* Set task:
Please copy out the records below word for word, starting at their first line and stopping after the line that contains "2426 millimetres".

Some records:
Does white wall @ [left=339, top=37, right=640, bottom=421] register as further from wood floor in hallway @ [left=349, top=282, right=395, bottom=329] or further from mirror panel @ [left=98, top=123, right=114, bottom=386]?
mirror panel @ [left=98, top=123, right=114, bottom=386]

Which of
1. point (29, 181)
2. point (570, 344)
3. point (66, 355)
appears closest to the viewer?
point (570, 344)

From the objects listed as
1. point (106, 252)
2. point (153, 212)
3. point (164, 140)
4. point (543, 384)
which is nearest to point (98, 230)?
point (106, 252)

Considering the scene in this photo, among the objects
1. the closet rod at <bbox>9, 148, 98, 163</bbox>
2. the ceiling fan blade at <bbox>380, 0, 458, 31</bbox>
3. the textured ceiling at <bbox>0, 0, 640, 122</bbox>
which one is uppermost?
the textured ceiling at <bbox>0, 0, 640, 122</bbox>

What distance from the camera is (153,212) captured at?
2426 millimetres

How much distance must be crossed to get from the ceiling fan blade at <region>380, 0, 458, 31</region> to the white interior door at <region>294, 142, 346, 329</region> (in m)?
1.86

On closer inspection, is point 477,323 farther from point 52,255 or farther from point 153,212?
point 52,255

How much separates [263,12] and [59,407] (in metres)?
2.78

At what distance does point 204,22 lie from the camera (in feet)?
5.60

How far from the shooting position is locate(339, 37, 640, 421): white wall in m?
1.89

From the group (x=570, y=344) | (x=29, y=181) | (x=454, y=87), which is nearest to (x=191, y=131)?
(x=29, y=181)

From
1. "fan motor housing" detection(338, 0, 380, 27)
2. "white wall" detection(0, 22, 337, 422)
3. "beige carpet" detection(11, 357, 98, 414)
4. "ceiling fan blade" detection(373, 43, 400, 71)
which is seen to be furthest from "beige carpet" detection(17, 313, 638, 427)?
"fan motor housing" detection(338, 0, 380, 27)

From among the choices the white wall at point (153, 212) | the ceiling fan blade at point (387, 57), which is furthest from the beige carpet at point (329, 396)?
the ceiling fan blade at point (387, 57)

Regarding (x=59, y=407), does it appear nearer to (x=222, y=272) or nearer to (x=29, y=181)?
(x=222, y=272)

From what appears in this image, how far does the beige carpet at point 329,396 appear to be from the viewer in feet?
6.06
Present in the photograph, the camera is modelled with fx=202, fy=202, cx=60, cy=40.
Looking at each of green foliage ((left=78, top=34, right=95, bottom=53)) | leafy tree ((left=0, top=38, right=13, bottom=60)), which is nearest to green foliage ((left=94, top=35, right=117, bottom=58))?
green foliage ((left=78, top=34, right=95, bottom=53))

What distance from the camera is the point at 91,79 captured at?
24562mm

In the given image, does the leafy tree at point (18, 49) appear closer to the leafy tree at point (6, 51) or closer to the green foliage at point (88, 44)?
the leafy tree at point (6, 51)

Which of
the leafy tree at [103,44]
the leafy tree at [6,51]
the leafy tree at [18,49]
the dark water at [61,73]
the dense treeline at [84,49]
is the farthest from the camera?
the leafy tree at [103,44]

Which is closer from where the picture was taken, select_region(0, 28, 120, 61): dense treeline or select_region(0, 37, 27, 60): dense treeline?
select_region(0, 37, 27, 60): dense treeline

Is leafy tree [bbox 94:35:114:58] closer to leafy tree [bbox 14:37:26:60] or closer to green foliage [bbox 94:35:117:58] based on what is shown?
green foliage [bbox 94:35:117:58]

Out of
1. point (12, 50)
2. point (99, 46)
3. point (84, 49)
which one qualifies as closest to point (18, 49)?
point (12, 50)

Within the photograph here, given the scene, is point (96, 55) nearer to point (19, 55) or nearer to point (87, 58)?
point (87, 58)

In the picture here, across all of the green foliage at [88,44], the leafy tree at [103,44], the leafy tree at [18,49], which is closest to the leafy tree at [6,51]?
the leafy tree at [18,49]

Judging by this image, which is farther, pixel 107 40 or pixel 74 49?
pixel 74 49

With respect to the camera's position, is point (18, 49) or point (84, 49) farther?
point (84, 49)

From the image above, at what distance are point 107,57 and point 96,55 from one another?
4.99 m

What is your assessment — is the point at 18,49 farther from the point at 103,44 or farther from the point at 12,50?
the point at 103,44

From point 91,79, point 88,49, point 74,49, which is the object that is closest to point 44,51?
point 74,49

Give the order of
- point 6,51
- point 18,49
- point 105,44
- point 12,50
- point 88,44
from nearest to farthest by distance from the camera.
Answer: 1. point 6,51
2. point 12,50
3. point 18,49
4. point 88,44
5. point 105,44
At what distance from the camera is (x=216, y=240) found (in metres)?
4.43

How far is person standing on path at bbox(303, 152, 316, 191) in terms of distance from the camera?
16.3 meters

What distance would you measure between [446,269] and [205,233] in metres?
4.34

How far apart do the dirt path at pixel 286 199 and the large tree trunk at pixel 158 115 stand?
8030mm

* Solution to this exercise:
Does white wall @ [left=339, top=37, right=640, bottom=421] register as further from wood floor in hallway @ [left=349, top=282, right=395, bottom=329] or further from mirror panel @ [left=98, top=123, right=114, bottom=386]?
mirror panel @ [left=98, top=123, right=114, bottom=386]

Which of
1. point (29, 181)
2. point (570, 344)
3. point (66, 355)
appears closest to the viewer?
point (570, 344)

From the objects listed as
1. point (106, 252)
2. point (153, 212)
3. point (164, 140)
4. point (543, 384)
which is nearest to point (98, 230)?
point (106, 252)

Considering the scene in this photo, among the objects
1. the closet rod at <bbox>9, 148, 98, 163</bbox>
2. the ceiling fan blade at <bbox>380, 0, 458, 31</bbox>
3. the textured ceiling at <bbox>0, 0, 640, 122</bbox>
which one is uppermost?
the textured ceiling at <bbox>0, 0, 640, 122</bbox>

What distance from the camera is (153,212) captured at?
2426 millimetres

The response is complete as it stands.